La uruguaya conocía los principios de la rítmica en danza a través de María Bonzanigo, de la compañía Finzi Pasca. Con el alemán, entonces, establecieron un lenguaje común en el que no pesan sus veinte años de diferencia. “En el teatro hay dos cosas que son imprescindibles: el trabajo intergeneracional como algo absolutamente cotidiano, y el trabajo en equipo, en el que el que clava un clavo es tan importante como el actor principal”.
Después de alentarse durante años con hacer un proyecto de los dos, uno en Berlín, el otra en Montevideo, fueron diseñando Mundos a partir de la idea inicial de la uruguaya. Entre videollamadas, “deberes” y encuentros esporádicos en algún viaje, “todo estaba destinado a fracasar”, pero se obstinaron en que ocurriera lo contrario. Como cerrando el círculo, terminaron de escribir la obra en Rocha, con la playa, sus olores y sonidos, cerca, como inspiración. No es extraño que el personaje de Reyes sea “una lugareña con mucho mundo” que establece un vínculo fraterno con un trovador trashumante. La historia transcurre durante una noche y la música forma parte del relato.
“Conquistamos a Verónica Lagomarsino como directora de arte”, apunta la directora, y además obtuvieron ayuda de Cofonte, “y un montón de colaboradores que se fueron enamorando de la obra”.
La diversión y el abismo
“Hace 15 años que no estoy en las tablas como actriz”, advierte Reyes, una cara conocida no solamente para quienes siguen los pasos de Teatro Azur, sino para quienes ven proyectos cinematográficos y series. “Durante todo este tiempo he tenido la suerte de que me han convocado para distintas producciones audiovisuales, en muchísimos cortos de jóvenes, que te permiten un entrenamiento brutal. Después he trabajado en algunas películas, en algunas series, incluso web. Lo último, que todavía no se ha visto, es la tercera temporada de una producción argentina de Amazon, esta serie fantástica que es Porno y helado. Es un humor inteligentísimo; el director es un tipo inteligentísimo. Es una experiencia hermosa trabajar en lo audiovisual. Pero el teatro, claro, tiene el abismo, el precipicio”.
Reyes salta al vacío con las herramientas de Teatro Uno y de la compañía Sunil, donde encontró refugio. Además, cursó la maestría de Teoría e historia del teatro de la Facultad de Humanidades (Udelar). “Quise estudiar profundamente a nivel de teoría lo que sabía intuitivamente.
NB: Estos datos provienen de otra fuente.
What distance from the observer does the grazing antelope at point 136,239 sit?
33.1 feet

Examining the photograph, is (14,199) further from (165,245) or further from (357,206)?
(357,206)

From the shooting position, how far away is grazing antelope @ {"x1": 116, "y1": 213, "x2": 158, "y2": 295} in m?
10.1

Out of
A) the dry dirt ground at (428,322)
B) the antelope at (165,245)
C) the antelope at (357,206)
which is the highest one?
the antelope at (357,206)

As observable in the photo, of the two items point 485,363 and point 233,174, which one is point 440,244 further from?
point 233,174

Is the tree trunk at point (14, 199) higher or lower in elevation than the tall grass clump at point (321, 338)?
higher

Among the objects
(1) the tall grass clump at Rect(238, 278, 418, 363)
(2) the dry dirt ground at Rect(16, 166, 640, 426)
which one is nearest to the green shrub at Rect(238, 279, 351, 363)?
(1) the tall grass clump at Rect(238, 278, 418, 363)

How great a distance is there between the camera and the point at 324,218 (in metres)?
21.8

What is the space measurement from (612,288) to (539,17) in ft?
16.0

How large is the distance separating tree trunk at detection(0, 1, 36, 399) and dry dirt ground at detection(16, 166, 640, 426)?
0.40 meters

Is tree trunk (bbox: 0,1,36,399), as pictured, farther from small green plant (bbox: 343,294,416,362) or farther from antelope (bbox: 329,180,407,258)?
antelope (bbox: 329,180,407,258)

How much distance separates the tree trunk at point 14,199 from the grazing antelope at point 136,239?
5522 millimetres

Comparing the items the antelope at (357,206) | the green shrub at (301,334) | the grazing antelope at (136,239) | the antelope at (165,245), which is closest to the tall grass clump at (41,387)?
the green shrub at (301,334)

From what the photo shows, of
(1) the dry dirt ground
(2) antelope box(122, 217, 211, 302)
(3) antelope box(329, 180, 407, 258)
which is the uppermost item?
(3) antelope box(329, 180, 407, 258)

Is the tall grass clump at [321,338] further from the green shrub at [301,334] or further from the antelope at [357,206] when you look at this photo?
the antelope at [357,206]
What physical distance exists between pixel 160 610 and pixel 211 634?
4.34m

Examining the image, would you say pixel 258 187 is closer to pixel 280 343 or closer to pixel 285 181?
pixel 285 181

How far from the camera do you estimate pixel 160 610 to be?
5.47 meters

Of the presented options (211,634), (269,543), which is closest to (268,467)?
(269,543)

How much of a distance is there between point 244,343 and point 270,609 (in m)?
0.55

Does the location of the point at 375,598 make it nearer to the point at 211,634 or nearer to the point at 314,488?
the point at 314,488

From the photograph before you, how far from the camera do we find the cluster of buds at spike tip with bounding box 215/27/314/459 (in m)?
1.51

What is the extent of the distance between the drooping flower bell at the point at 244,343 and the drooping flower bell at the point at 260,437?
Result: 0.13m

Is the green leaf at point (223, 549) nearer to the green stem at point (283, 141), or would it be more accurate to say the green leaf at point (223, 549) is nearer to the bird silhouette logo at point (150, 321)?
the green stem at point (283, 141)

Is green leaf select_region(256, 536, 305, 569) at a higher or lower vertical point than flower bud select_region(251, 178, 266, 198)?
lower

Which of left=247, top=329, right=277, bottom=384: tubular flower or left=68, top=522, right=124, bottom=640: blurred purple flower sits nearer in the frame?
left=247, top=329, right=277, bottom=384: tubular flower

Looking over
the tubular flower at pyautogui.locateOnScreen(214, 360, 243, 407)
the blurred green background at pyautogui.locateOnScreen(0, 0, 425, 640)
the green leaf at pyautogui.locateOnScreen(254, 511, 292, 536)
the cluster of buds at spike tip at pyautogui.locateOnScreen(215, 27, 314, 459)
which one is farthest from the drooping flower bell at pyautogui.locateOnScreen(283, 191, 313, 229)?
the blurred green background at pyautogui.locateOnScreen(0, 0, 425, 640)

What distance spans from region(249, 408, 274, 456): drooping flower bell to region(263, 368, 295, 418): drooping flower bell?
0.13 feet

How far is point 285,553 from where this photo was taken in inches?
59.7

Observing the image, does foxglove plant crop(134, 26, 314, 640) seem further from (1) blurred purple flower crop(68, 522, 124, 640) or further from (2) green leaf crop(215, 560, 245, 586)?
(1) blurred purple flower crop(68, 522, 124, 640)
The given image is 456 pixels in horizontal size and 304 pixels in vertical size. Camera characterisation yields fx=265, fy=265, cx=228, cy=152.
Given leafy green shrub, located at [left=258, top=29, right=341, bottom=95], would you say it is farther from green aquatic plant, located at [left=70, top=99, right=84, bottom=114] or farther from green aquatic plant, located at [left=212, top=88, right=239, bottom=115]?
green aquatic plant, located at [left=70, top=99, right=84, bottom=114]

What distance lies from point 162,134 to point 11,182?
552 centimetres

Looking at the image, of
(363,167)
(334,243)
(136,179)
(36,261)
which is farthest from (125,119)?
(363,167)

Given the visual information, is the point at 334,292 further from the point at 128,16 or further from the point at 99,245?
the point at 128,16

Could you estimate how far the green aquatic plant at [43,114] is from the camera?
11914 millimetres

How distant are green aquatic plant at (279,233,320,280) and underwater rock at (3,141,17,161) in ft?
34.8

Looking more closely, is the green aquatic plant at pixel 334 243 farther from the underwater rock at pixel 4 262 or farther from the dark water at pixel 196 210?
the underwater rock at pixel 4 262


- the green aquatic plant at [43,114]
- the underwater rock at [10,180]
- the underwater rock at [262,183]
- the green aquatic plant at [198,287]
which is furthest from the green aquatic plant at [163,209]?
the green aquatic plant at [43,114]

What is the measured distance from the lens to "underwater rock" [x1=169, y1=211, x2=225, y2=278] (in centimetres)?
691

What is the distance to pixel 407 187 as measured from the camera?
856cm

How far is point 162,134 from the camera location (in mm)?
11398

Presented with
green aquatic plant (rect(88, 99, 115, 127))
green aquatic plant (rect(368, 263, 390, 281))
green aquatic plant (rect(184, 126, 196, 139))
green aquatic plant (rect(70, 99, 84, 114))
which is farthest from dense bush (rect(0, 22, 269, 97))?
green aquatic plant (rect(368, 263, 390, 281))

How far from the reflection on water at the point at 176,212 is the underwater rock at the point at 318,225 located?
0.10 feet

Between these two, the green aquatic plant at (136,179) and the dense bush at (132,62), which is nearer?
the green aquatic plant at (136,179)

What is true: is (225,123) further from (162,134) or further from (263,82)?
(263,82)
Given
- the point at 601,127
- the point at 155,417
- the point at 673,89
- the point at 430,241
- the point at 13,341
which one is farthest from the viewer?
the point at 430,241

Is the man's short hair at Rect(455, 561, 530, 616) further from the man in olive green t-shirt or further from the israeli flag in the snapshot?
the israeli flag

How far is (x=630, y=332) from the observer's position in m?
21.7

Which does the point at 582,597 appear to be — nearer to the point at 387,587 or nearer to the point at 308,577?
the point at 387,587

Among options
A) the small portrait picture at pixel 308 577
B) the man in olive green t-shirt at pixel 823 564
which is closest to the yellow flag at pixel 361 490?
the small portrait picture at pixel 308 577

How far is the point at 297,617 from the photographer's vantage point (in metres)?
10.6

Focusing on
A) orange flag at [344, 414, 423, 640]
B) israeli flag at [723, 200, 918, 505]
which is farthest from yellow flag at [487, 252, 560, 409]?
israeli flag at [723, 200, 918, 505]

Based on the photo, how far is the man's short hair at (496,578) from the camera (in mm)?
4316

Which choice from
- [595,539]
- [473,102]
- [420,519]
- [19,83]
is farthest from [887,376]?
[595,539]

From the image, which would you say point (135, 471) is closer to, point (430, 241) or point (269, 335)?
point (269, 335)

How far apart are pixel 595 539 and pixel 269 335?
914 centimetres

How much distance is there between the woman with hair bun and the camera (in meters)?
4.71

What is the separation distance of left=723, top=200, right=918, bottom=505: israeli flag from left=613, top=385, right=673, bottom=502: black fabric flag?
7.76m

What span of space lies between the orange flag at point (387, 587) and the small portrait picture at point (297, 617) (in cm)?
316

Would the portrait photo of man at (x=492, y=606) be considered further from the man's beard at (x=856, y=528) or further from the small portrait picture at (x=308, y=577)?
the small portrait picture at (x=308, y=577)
La absurdidad es la incoherencia. Desde la comedia griega aparece la incoherencia, que se le llamó muchas veces en la historia del teatro la absurdidad. Martin Esslin es el crítico inglés que, a partir de 1961, en su libro El teatro del absurdo, comenzó a nombrar así a una serie de autores teatrales. Mis dos maestros trabajaban eso. Uno para la crueldad y el otro para la caricia. No es casualidad que seamos varios compañeros de Teatro Uno, alumnos de Cerminara, que nos enamoramos de Finzi Pasca y de su metodología de trabajo, porque ya veníamos haciendo un teatro que trabajaba eso, lo entrañable, la comunicación y lo vincular. Esas cosas quizás ya estaban en nuestra formación y como generación no sentíamos que teníamos que épater les bourgeois, es decir, cachetear a los burgueses para que reaccionaran”, explica.
“A inicio de los 90, fines de los 80, sentíamos que teníamos que tocar las tripas, hacer que las personas volvieran a sentir. Con Finzi Pasca, ellos tienen su historia y yo tengo la mía, pero buscamos un teatro empático, trabajamos desde un gesto invisible, pero eso ya es una técnica. Nos interesa acariciar al espectador a través de la risa, a través de que se te humedezcan los ojos, a través de la vida o la muerte que es ese instante que es el teatro”, dice Reyes.
Mundos. Viernes y sábados a las 20.30, domingos 18.30 en el Teatro del Museo Torres García (Sarandí 683) Entradas $ 650 en RedTickets . 2x1 para la diaria. Recomendada para mayores de 12 años.